Seeking a self-directed, user-obsessed, and creative Growth Engineer to join our team!
LatchBio
The convergence of laboratory automation, high-throughput assays, and machine learning is moving the medium of biological discovery to silicon. At LatchBio, we are building AI and data infrastructure to accelerate biopharma R&D.
Present snapshot
- We are 14 engineers in San Francisco solving the data bottleneck in biology.
- Data in biotech has increased 10,000x over the past 10 years.
- AI in biopharma will 20x in 7 years. $200m to $4b, 54% CAGR.
- We build ubiquitous software, storage, pipelines, & machine learning for all of biology.
- 50+ new biotech companies onboarded in the past 12 months. $28M Series A from Lux Capital, Coatue, and General Catalyst.

Growth Engineer
We know what connects with our customers: sharp, credible technical content that earns trust from scientists and makes LatchBio a thought leader in the industry. Your job is to take that core insight and scale it across every medium (blog posts, social, videos, docs, events, and more) and keep iterating as it compounds.
We are looking for someone with a portfolio of impactful technical and scientific writing that connects with people: narratives that explain complex biology and software concepts across audiences.
Who you are:
- Engineering mindset. Run growth experiments. You write, ship, measure, adjust. The goal isn’t to “market;” it’s to make LatchBio the center of conversation in computational biology and AI x Bio. You’ll experiment with every channel that can make that happen.
- Obsession with the biotech industry. Understand how scientists think, what earns their trust, and how to connect product breakthroughs with real technical credibility. Build, connect, measure, repeat until it works.
- Scientifically fluent and precise. You understand biology and bioinformatics deeply enough to communicate complex topics accurately. You can read scientific papers, analyze data workflows, and write about them in a way that builds credibility with researchers and engineers alike.
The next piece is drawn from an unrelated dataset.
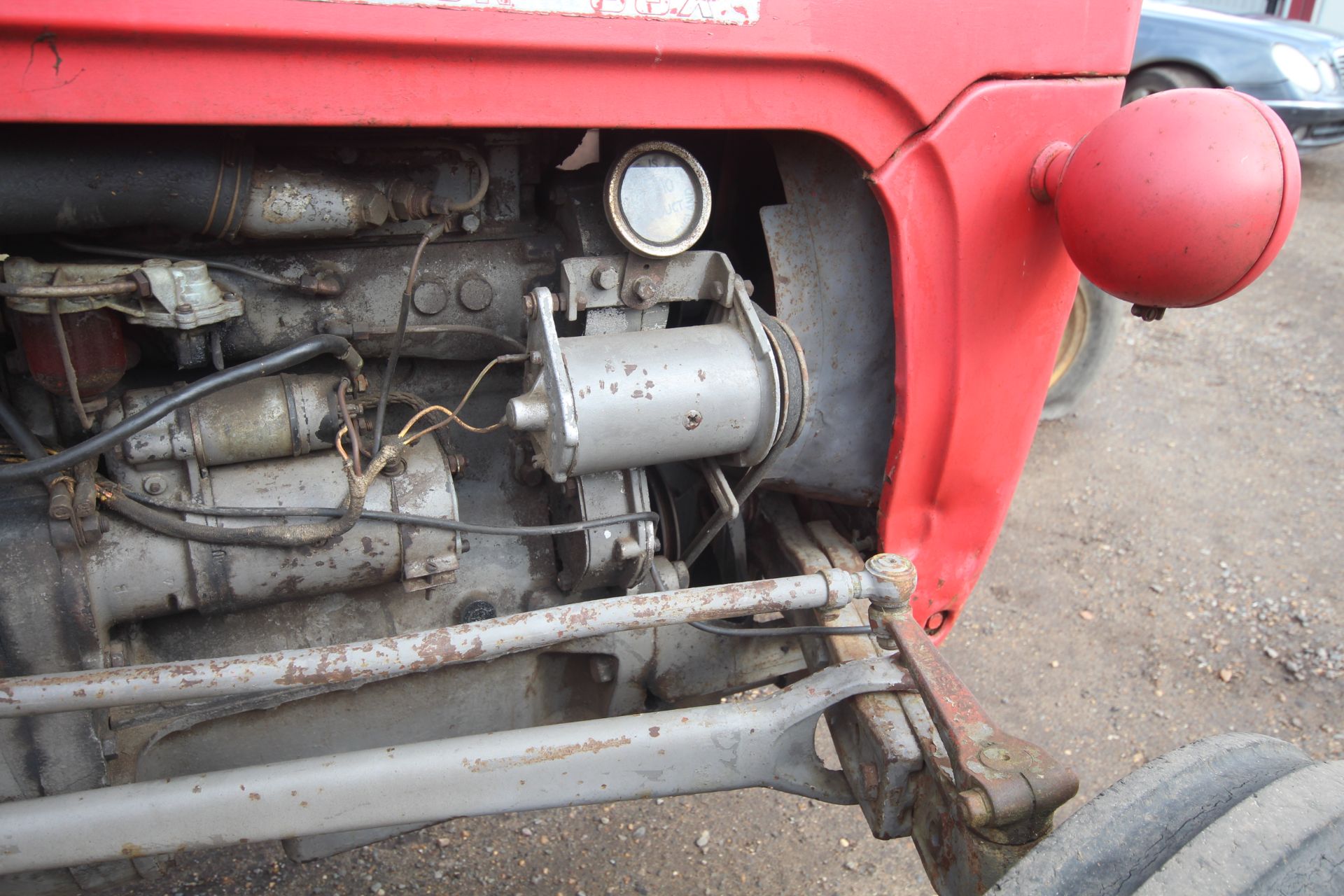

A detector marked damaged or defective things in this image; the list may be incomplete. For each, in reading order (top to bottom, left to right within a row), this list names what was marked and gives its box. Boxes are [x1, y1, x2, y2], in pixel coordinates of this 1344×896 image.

rusty metal rod [0, 566, 865, 720]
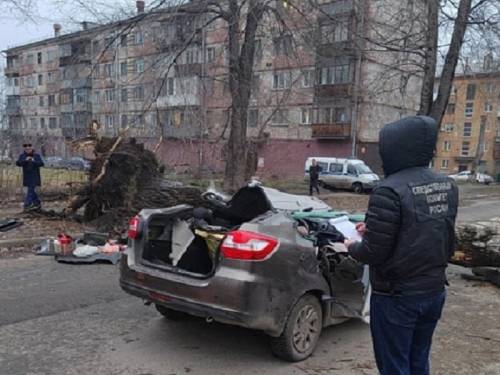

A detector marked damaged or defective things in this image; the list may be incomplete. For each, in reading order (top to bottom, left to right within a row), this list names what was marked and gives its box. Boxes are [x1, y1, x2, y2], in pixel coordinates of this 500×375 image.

crushed gray car [120, 184, 370, 362]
- Experimental mindset. You treat growth like a scientific process by forming hypotheses, testing channels, measuring results, and refining based on data. You’re driven by iteration and improvement, not polish or perfection.
- Technical versatility. You’re comfortable using engineering and design tools to get work done, from building landing pages and editing videos to writing scripts or updating internal wikis. You learn new tools fast and apply them pragmatically.